■ CHALLENGE
Repeat the part of the material below that opens with the line containing "Time of clock at [235,531,312,608]: 2:34" and closes with the line containing "Time of clock at [294,84,338,123]: 11:13". Leave the pictures out of your answer.

■ STORED RECORDS
▬▬▬▬▬▬▬▬▬▬

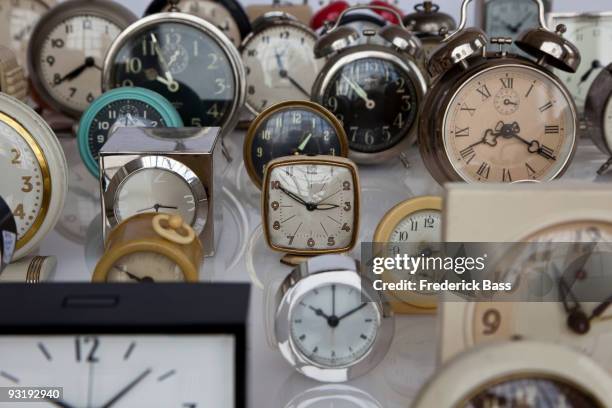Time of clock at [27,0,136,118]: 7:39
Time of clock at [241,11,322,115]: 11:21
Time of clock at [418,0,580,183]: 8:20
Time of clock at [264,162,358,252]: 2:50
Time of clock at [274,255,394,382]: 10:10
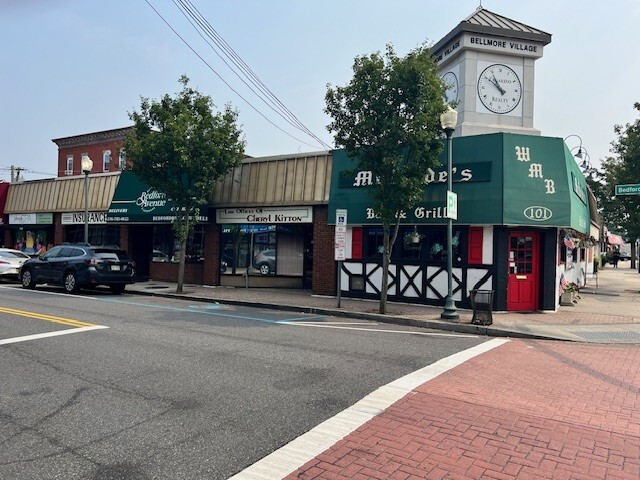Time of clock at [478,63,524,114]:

▬▬▬▬▬▬▬▬▬▬

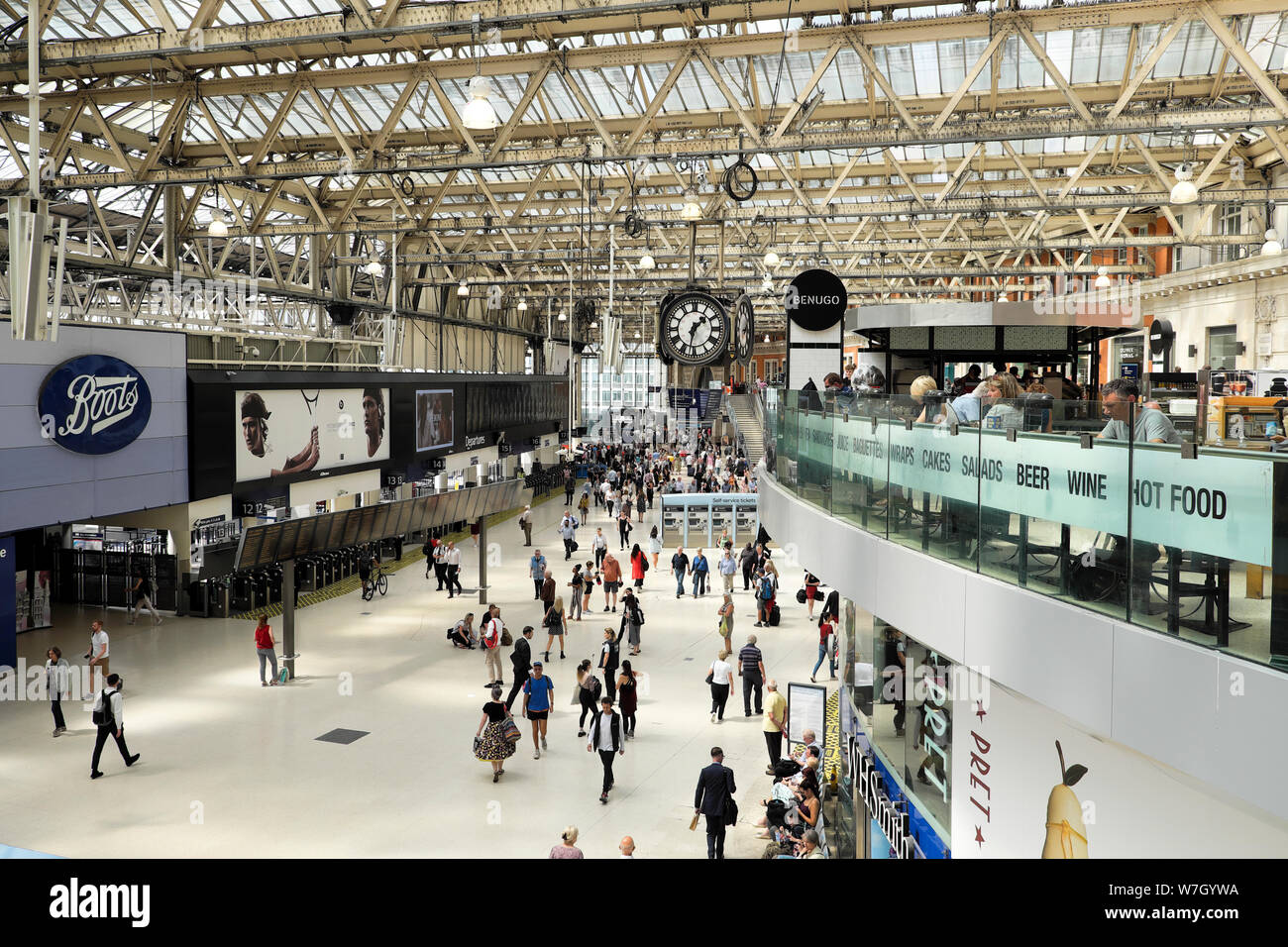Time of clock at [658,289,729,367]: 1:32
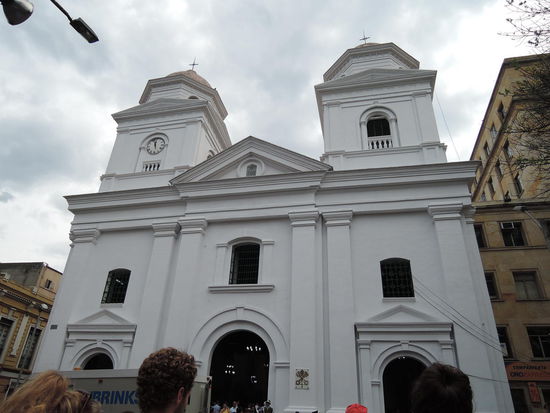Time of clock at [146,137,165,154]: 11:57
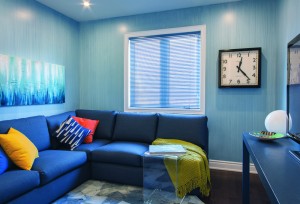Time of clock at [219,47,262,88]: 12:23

▬▬▬▬▬▬▬▬▬▬

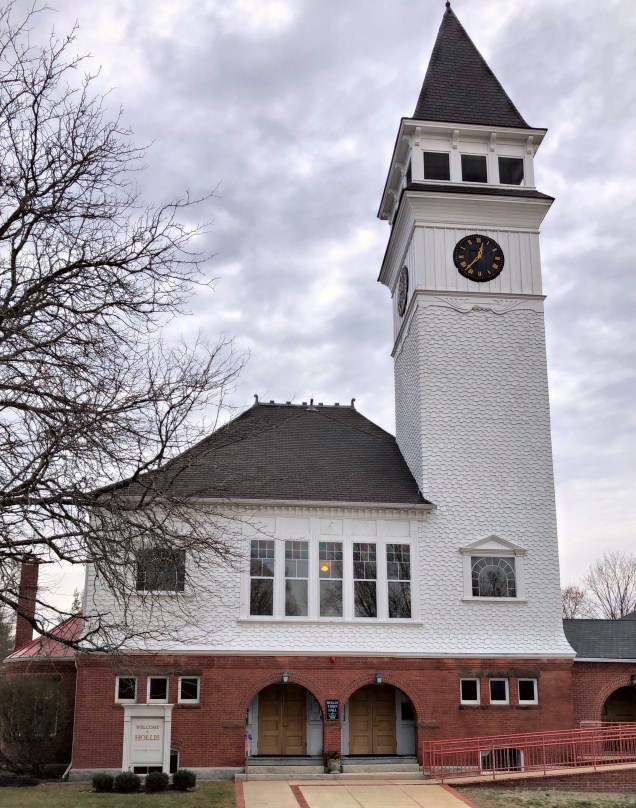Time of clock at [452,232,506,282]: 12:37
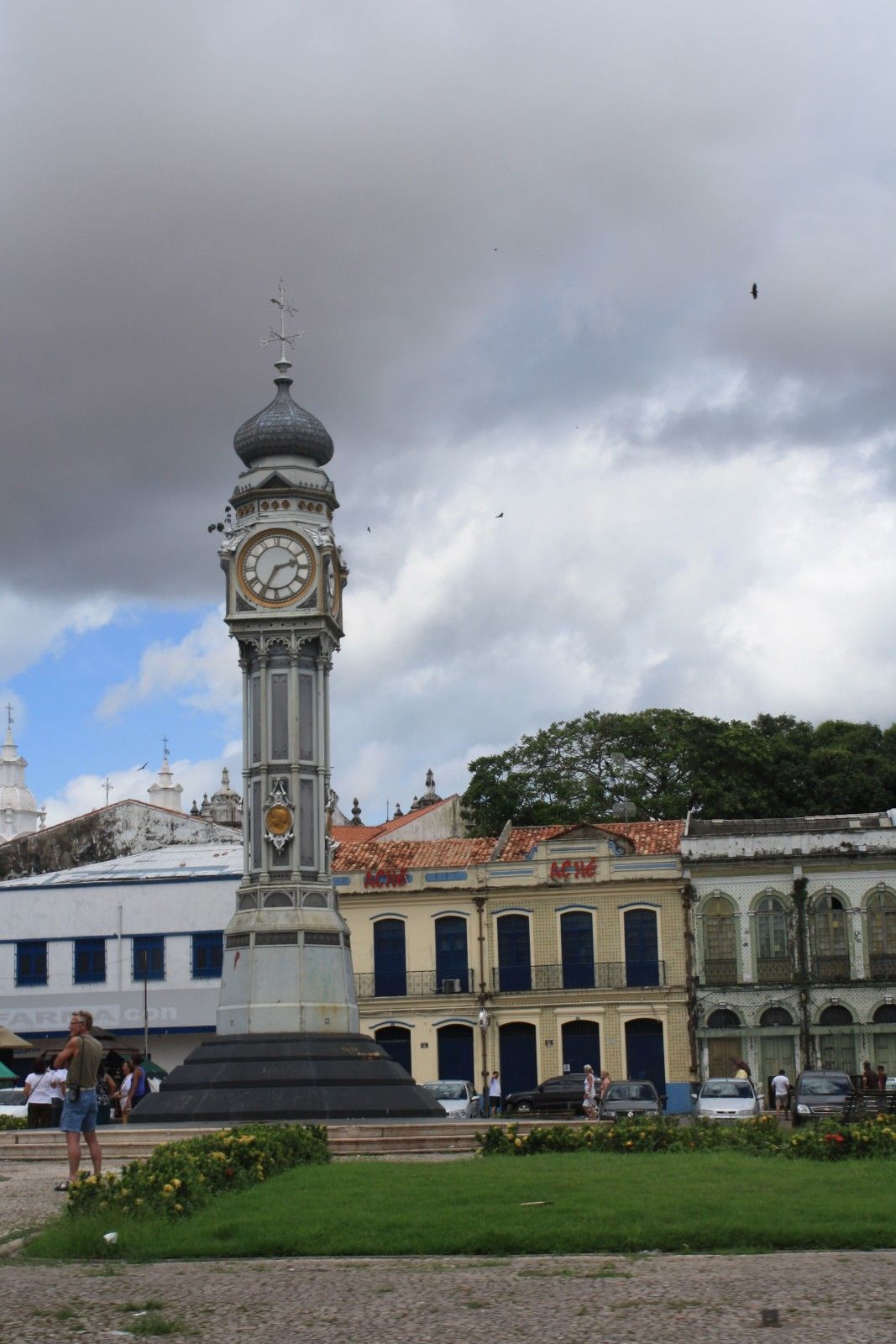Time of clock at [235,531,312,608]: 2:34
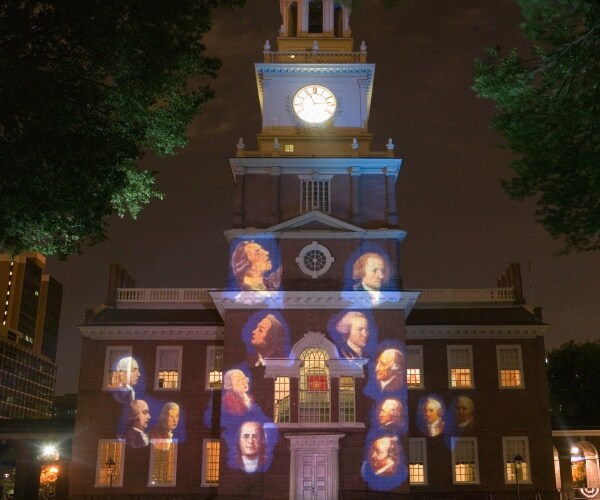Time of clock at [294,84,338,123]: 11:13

▬▬▬▬▬▬▬▬▬▬

■ THE OUTPUT
Time of clock at [235,531,312,608]: 2:34
Time of clock at [294,84,338,123]: 11:13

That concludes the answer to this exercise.